**DOCUMENT SECTION**
Skip to content

Easier-to-download graphs of age-adjusted mortality trends by sex, ethnicity, and age group

Jonathan Auerbach and I recently created graphs of smoothed age-adjusted mortality trends from 1999-2014 for:
– 50 states
– men and women
– non-hispanic whites, blacks, and hispanics
– age categories 0-1, 1-4, 5-14, 15-24, 25-34, 35-44, 45-54, 55-64, 65-74, 75-84.

We posted about this on the blog and also wrote an article for Slate expressing our frustration with scientific papers and news reports that oversimplified the trends.

Anyway, when Jonathan and I put all our graphs into a file it was really really huge, and I fear this could’ve dissuaded people from downloading it.

Fortunately, Yair found a way to compress the pdf file. It’s now still pretty readable and only takes up 9 megabytes. So go download it and enjoy all the stunning plots. (See above for an example.) Thanks, Yair!

**DIRECTIONS**
Answer these questions using the post on mortality trend graphs above.
(a) What range of years do the graphs cover?
(b) In which publication did the article about the trends appear?
(c) What is the size of the compressed pdf file?

(Stored items)
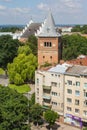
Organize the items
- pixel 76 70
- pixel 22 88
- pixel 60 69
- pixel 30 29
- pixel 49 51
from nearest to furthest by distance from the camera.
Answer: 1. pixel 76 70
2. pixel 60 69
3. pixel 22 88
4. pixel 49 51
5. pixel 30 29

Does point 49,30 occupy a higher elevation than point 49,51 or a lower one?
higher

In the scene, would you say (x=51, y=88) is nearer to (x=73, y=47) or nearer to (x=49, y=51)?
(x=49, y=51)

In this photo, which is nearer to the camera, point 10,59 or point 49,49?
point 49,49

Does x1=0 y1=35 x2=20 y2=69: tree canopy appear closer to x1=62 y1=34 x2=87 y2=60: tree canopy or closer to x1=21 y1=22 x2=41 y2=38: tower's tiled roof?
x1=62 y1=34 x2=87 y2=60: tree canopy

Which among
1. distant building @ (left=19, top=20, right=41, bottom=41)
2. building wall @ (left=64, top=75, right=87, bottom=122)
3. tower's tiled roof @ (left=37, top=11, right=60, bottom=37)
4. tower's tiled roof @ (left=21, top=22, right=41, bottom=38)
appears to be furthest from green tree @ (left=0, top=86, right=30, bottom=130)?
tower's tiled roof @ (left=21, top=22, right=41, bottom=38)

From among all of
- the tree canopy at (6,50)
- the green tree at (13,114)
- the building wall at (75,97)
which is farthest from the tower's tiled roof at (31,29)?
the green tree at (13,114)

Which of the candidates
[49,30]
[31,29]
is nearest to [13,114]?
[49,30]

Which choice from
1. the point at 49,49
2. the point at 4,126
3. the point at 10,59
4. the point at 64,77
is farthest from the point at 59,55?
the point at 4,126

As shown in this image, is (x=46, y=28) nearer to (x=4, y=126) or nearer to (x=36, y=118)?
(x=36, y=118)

**RESULT OF THE TASK**
(a) 1999-2014
(b) Slate
(c) 9 megabytes